++++ SELECTED TEXT
Researchers from the California Institute of Technology developed glowing contact lenses that could inhibit diabetic blindness
Novel lenses can help in battling blindness in the hundreds of millions of people around the world suffering from diabetes. Phototherapeutic contact lens may be useful in treating major eye diseases driven by retinal oxygen starvation, such as diabetic retinopathy. The lenses are worn overnight and contain an embedded light source that shines an imperceptible light onto the retina that can help reduce its metabolic needs.
Caltech graduate student Colin Cook explained that photoreceptors i.e. rod cells allow individual to see at night require high amount of oxygen in the dark to boost their sensitivity so as to capture the limited number of photons. For diabetics with compromised retinal vasculature, this means that the limited oxygen supply gets wastefully consumed, thereby leaving the rest of the retina to starve. The team’s smart contact lenses use light to trick the rods into reducing their oxygen consumption so that more is available for the rest of the retina.
To take the project to the next stage, the Caltech researchers have partnered with Dr. Mark Humayun’s lab at the University of Southern California in order to evaluate efficacy. Study demonstrated that the lenses can reduce rod photoreceptor activity by up to 90%. Furthermore, the lenses don’t affect sleep of an indidivual. “My mission is to get this technology into the hands of patients and so commercialization is a necessary step, and one I’ll pursue after graduation,” Cook said.
“We know that within 10 to 15 years of diabetes onset, virtually all patients will develop some form of retinopathy,” Cook said. “Unfortunately, the current treatment options are rather invasive, including monthly eye injections of drug or sacrificing the peripheral retina with laser burns. Consequently, many patients avoid treatment altogether. Our lenses are being developed as a non-invasive, preventative therapy option for patients to slow progression of the disease and delay the need for invasive treatments.”
++++++++
++++ RECORD EXCERPTS
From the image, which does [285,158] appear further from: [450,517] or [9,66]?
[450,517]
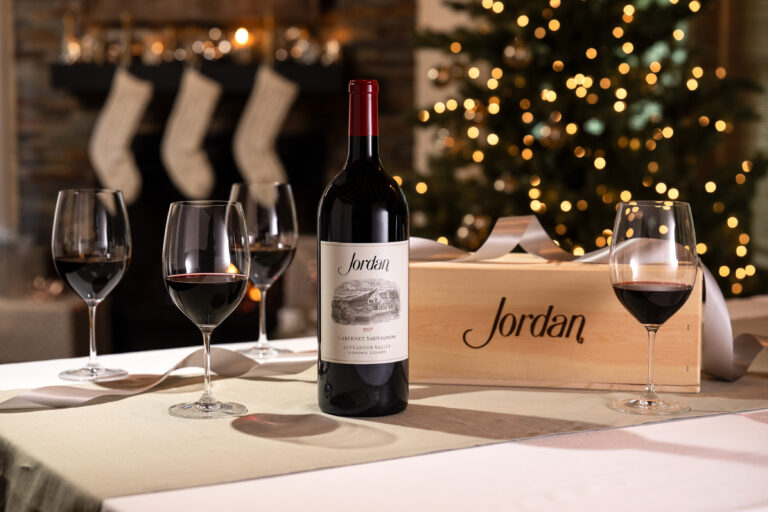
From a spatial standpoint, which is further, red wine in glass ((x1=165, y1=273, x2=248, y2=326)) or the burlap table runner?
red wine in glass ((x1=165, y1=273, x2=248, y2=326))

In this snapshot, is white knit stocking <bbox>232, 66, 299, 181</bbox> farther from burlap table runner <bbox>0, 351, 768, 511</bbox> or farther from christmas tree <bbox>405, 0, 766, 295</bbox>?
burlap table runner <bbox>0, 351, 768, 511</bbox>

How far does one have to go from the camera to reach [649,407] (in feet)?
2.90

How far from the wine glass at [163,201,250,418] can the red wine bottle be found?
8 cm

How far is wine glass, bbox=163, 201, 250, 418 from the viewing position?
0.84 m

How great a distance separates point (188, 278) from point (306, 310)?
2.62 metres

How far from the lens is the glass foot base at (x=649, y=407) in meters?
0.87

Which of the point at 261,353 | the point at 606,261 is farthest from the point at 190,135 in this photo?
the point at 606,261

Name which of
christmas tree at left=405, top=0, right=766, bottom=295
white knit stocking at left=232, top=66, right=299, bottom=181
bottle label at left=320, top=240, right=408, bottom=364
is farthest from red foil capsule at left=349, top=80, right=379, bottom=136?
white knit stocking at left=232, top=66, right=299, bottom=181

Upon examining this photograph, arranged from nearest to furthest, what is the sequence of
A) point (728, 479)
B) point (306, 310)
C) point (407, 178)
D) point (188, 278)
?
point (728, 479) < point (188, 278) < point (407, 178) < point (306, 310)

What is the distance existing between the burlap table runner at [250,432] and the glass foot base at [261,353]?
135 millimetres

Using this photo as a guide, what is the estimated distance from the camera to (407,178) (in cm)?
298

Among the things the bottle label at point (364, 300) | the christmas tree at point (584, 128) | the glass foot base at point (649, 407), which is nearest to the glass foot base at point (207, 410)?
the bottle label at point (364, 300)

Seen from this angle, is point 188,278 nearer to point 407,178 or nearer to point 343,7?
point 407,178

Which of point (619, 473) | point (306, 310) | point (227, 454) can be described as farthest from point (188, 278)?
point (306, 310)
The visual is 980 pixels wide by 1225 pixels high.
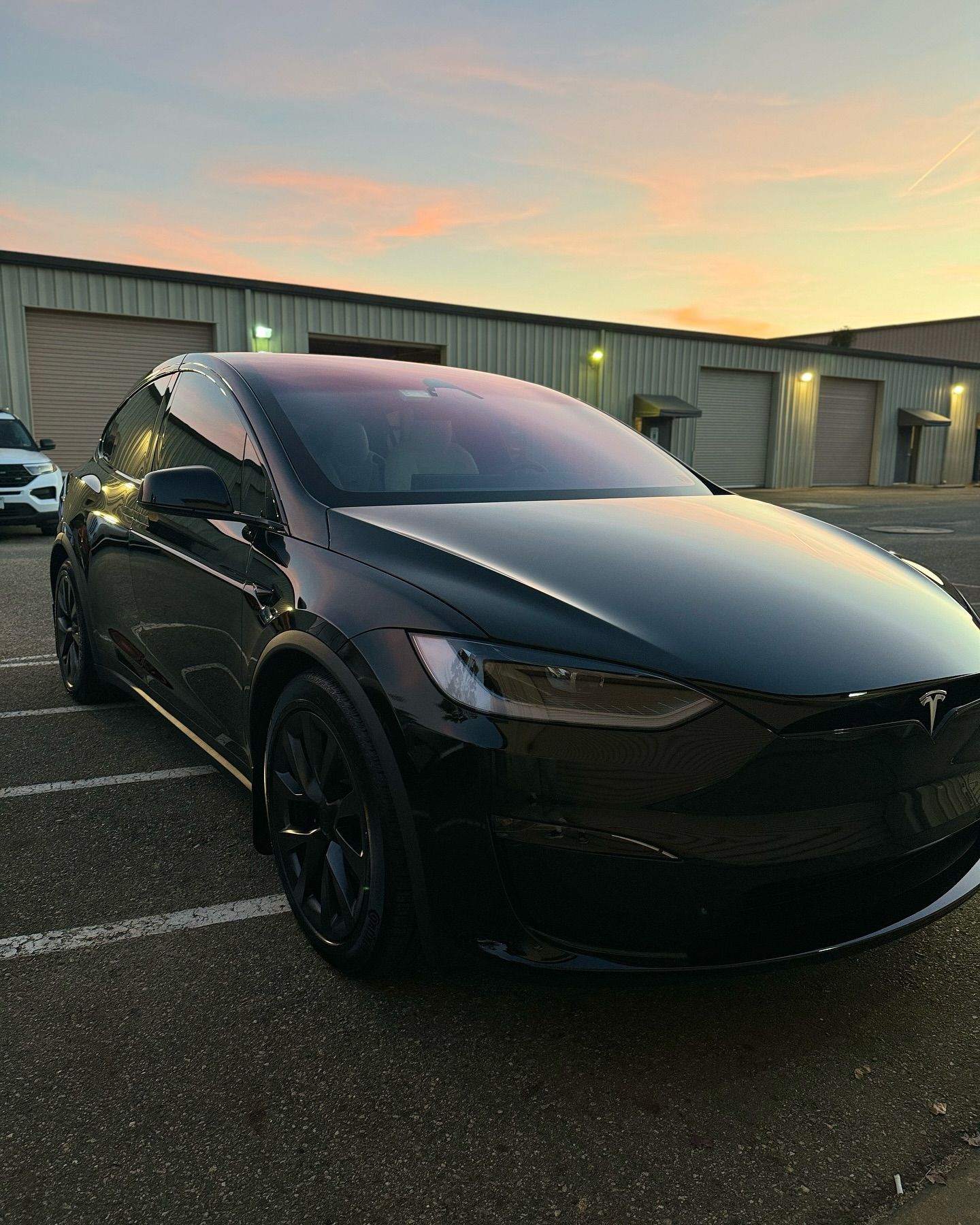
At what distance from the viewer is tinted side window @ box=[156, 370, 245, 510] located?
++++++++
++++ RECORD EXCERPTS
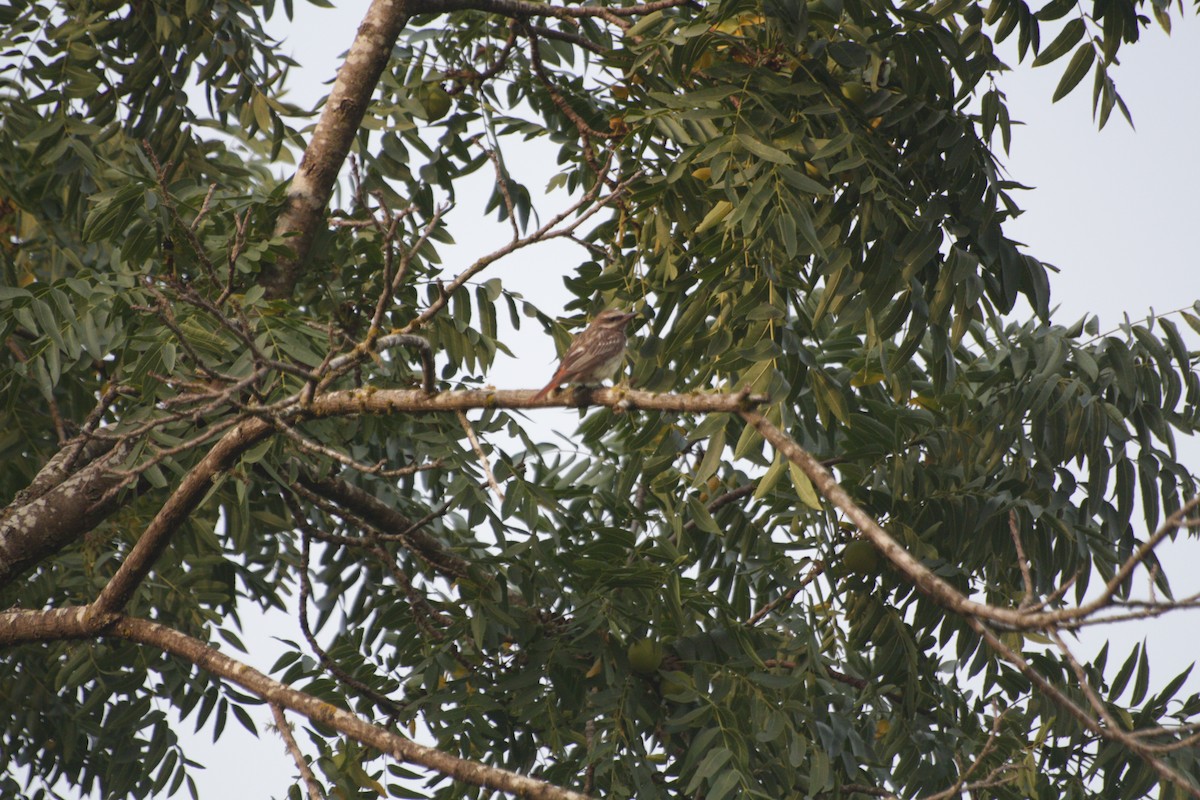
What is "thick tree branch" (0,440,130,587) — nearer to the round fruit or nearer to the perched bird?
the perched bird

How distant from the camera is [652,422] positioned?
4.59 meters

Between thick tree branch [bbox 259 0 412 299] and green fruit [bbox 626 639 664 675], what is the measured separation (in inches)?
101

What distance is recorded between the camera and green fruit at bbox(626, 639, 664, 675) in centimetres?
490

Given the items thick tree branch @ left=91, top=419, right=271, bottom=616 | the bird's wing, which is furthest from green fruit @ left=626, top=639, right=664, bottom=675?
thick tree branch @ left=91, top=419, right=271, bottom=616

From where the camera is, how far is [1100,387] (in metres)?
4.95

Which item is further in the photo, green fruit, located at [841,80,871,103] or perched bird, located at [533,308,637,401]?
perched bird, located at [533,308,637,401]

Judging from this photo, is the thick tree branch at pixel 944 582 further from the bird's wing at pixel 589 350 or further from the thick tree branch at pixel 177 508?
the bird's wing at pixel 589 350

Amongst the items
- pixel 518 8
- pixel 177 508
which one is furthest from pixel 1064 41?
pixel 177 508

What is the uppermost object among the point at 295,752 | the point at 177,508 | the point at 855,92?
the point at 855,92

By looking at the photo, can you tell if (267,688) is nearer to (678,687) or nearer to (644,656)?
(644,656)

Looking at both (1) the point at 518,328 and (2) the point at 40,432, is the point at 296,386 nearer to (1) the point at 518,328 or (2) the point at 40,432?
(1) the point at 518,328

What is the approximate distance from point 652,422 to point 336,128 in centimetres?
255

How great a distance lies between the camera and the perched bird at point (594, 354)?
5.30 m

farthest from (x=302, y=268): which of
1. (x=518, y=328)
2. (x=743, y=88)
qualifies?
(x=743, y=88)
++++++++
++++ RECORD EXCERPTS
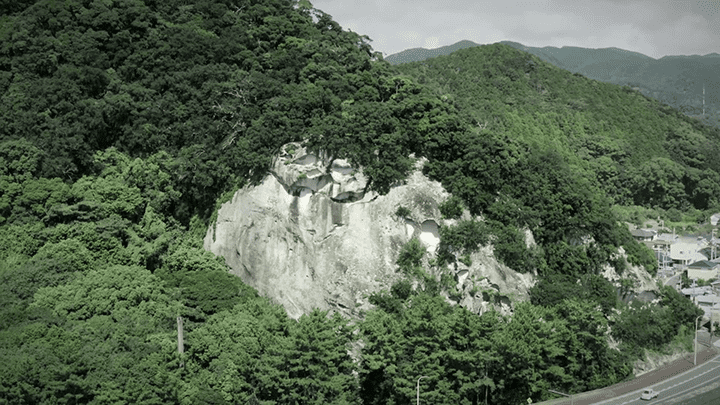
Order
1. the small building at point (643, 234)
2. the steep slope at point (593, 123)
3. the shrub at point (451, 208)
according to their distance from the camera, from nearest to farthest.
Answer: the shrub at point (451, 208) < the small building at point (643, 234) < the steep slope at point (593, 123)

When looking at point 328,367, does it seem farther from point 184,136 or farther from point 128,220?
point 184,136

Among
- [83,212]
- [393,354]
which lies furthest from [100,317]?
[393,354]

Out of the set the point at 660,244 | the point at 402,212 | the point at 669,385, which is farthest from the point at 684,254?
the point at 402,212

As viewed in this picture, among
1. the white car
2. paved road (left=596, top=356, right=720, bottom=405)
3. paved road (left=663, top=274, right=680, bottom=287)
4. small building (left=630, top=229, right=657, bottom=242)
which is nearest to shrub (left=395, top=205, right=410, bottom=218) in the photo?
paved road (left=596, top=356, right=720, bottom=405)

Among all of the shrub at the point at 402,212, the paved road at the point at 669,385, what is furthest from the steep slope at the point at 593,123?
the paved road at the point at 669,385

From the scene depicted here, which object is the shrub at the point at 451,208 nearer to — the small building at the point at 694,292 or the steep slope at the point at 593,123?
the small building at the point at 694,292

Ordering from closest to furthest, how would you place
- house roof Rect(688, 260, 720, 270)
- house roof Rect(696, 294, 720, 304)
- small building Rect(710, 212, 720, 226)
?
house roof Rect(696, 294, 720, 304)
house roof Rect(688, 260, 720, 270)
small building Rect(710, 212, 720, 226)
++++++++
EXERCISE: Copy the passage of the contact lens article that falls between "Caltech graduate student" and "of the retina.", inclusive.

REPLY TO THE EXERCISE:
Caltech graduate student Colin Cook explained that photoreceptors i.e. rod cells allow individual to see at night require high amount of oxygen in the dark to boost their sensitivity so as to capture the limited number of photons. For diabetics with compromised retinal vasculature, this means that the limited oxygen supply gets wastefully consumed, thereby leaving the rest of the retina to starve. The team’s smart contact lenses use light to trick the rods into reducing their oxygen consumption so that more is available for the rest of the retina.